Towards Closing the Cyber Sanitation Gap
While the revelations of former NSA contractor Edward Snowden about state-sponsored intrusions into online privacy have been deeply unsettling to many, the growing everyday threats to our online activities posed by cyber criminals receive little public attention. Yet, in reality the chances of someone you know being actively monitored by the NSA or its European counterparts are rather slim. The hacking of a friend’s or perhaps your own email, social media or online banking account are, to the contrary, instances of cyber crime that probably most of us have come in contact with. Personal consequences can be unpleasant (i.e. sending a round of spam emails to your digital contacts) or wholly devastating (in the case of online identity theft or serious financial loss).
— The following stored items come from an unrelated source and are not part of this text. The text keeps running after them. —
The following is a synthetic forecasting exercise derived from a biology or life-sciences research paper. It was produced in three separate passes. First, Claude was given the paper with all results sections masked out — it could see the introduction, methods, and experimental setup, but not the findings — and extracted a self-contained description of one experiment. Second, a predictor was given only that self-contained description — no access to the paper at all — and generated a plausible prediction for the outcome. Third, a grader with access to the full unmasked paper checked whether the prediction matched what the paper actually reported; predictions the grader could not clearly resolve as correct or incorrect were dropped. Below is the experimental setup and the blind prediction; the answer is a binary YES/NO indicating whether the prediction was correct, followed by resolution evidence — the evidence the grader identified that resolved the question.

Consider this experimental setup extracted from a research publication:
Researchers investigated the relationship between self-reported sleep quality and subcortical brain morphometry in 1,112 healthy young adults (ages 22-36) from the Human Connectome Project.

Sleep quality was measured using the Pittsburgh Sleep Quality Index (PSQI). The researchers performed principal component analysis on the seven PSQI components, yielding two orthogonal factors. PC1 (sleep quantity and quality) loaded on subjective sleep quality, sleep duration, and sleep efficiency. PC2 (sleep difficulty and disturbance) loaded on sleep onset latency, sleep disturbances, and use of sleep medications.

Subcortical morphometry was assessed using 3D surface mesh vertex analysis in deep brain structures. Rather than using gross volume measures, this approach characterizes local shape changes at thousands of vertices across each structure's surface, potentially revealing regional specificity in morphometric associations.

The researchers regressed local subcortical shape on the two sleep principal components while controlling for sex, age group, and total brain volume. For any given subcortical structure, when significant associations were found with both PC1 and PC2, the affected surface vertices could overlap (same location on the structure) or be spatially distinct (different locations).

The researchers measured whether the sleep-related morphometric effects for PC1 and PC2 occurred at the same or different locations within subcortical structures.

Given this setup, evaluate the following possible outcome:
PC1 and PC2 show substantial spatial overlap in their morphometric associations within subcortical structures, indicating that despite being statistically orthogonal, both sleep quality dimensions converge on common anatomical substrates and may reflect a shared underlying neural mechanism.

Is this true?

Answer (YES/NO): NO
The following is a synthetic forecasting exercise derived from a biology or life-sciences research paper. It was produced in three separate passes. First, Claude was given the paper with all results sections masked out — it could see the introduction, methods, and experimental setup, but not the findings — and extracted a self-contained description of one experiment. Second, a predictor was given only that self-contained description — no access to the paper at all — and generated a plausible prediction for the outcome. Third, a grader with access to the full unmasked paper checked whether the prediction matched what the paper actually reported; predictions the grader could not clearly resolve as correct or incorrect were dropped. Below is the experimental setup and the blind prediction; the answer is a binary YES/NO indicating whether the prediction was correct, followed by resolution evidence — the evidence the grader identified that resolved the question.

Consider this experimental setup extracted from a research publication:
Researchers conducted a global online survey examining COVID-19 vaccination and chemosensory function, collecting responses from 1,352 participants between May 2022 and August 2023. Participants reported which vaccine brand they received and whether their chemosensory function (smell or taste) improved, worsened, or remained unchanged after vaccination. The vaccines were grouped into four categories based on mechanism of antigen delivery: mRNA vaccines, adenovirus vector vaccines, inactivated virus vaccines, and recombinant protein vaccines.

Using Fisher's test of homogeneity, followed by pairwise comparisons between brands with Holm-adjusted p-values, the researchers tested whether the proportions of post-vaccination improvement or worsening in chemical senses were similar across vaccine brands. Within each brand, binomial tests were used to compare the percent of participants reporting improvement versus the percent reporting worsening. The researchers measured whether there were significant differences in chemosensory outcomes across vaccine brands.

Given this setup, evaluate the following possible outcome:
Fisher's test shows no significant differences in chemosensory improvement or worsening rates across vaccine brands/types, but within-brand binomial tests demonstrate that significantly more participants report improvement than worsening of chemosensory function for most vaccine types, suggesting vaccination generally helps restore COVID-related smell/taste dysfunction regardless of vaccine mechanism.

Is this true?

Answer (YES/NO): NO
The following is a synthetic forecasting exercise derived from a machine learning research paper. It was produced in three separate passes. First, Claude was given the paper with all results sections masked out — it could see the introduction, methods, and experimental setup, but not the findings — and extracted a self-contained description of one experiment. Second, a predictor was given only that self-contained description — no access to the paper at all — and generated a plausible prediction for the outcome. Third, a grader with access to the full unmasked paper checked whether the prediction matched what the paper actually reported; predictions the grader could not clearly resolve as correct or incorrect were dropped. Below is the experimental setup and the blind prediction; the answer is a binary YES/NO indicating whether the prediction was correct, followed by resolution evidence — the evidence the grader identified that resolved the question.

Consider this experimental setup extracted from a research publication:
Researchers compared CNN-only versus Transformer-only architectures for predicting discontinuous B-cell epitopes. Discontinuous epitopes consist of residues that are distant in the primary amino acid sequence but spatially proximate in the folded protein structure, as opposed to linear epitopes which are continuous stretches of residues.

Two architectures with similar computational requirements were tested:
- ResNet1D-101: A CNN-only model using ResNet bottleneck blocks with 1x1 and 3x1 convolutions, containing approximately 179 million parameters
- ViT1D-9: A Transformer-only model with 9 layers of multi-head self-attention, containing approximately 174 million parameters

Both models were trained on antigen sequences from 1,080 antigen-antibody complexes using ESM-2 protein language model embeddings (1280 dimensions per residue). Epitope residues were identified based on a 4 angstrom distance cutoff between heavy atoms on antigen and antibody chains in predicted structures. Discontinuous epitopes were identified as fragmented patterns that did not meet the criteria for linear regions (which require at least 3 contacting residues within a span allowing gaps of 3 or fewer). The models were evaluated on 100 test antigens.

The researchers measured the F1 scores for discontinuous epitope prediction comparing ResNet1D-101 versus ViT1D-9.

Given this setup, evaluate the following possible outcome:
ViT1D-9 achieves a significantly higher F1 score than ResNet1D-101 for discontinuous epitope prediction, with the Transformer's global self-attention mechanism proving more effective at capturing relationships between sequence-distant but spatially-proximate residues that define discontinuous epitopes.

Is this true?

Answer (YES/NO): YES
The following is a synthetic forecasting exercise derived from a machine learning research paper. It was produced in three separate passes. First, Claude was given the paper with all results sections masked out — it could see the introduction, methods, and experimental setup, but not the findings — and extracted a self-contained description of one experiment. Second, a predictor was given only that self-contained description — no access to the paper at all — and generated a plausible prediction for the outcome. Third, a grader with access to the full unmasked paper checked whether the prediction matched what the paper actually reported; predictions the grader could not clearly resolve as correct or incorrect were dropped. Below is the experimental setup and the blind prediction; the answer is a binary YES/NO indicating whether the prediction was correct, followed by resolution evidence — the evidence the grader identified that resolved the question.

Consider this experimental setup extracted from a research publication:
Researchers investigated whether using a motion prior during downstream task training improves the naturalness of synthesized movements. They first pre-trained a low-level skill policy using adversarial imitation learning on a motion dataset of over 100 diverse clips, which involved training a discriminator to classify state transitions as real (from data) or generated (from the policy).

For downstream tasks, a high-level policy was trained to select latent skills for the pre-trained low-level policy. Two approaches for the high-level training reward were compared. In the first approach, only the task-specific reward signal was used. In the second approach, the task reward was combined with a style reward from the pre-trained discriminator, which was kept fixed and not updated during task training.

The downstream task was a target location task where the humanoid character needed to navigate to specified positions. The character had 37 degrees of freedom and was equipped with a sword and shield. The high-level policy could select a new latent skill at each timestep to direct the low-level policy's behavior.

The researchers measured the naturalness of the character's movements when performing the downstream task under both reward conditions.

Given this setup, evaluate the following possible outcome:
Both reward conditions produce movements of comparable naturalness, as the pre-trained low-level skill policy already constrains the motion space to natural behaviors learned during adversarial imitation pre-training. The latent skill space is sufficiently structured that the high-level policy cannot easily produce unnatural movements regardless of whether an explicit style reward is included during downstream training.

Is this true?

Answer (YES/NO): NO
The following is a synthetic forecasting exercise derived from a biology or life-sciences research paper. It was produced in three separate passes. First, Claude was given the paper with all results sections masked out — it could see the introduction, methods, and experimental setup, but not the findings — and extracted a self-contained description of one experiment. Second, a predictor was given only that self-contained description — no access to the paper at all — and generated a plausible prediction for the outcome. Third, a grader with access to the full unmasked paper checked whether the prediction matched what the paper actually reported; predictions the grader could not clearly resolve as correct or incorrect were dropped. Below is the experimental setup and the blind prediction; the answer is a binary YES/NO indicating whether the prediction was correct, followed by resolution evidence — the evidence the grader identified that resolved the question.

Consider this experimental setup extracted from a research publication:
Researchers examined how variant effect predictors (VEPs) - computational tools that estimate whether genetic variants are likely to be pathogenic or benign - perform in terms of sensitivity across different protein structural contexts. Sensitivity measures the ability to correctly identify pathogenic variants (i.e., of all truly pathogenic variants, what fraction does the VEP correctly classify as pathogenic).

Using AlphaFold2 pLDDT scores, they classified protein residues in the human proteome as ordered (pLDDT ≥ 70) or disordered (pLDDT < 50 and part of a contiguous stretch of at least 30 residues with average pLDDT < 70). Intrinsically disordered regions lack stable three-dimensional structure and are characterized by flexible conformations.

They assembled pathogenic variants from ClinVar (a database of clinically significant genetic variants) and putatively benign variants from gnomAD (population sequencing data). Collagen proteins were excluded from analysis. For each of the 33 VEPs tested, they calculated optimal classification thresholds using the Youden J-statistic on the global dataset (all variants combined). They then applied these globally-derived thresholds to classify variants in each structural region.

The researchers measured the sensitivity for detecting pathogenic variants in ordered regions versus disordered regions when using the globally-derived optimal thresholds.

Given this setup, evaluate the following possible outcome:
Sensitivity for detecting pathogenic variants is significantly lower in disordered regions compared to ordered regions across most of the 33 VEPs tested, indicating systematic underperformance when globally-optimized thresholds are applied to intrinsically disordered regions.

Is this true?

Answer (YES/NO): YES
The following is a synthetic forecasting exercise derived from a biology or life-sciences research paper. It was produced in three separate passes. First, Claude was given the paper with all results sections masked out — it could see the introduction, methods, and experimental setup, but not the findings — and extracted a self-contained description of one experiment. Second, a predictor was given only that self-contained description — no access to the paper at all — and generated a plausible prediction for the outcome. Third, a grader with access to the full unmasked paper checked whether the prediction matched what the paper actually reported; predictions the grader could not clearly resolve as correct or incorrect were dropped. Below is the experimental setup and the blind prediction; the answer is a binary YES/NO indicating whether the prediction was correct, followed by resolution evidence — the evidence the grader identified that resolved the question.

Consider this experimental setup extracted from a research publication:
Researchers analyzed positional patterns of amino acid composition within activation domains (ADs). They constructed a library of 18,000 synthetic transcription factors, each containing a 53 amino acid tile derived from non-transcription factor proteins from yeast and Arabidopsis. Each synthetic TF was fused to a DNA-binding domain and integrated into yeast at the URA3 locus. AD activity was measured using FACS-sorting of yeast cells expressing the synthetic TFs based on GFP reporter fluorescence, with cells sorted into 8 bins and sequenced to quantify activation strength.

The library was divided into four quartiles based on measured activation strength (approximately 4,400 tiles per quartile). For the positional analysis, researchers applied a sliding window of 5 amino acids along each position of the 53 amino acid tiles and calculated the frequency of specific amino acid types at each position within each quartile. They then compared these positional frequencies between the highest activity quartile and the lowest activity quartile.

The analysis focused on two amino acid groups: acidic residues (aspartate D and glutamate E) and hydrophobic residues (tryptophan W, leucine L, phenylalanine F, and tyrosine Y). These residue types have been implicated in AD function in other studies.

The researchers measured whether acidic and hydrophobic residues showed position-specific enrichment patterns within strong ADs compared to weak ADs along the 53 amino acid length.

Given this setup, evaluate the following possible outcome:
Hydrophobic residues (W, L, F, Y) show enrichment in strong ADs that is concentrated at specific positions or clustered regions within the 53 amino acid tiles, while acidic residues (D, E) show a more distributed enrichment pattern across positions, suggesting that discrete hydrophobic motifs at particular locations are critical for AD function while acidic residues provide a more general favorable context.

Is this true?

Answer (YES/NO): YES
Although public policy and business practices have an important role to play in combating such malicious cyber activity, the key to making cyberspace safer is the adoption of effective digital hygiene habits by all of us.
In the debate about cyber security, one is faced with a multifaceted calculus of social, technological and institutional problems. But just as cyber crime affects everybody, every internet user plays a crucial role in the aggregate. Individuals may both become victims as well as involuntary helpers of cyber criminals. Once compromised, users can unknowingly spread malware, become part of a malicious botnet or have their personal information exploited for targeted phishing attacks on friends or colleagues. However, the best cyber security defenses of banks, retailers and social media sites are useless if individuals use weak passwords or the same one for all online accounts. Thus, effective long-term commitment to increase cyber security has to harden the weakest link: human users.
The explosive growth in the adoption of electronic devices by the general population has created an environment which is comparable to the health situation at the beginning of the 19th century when life expectancy was significantly shorter due to infectious disease, plagues, unclean food and water. The role of personal hygiene in maintaining good health was neither understood by the public nor by governments. A similar situation has arisen in cyberspace today: poor digital hygiene is the major factor contributing to increasing danger to cyber security and online privacy. More than technological advancements and governmental regulations, it was a change in human behavior that precipitated the dramatic decrease in infectious diseases until the 20th century. The history of disease and the role personal hygiene had in driving better health outcomes should be translated to the cyber security context of today.
In view of these circumstances, it is surprising how few resources are devoted to increasing digital hygiene and raising awareness among the general population. Organizations and individuals are not just poorly equipped to recognize security breaches. Moreover, internet users are not conscious of the need to protect themselves at all times. When shopping, sharing and banking online are only a click away, security often takes a backseat to convenience. To increase cyber security, users firstly have to accept that digital hygiene is important and that a set of practices have to be undertaken for the preservation both of their own and, ultimately, the public’s health.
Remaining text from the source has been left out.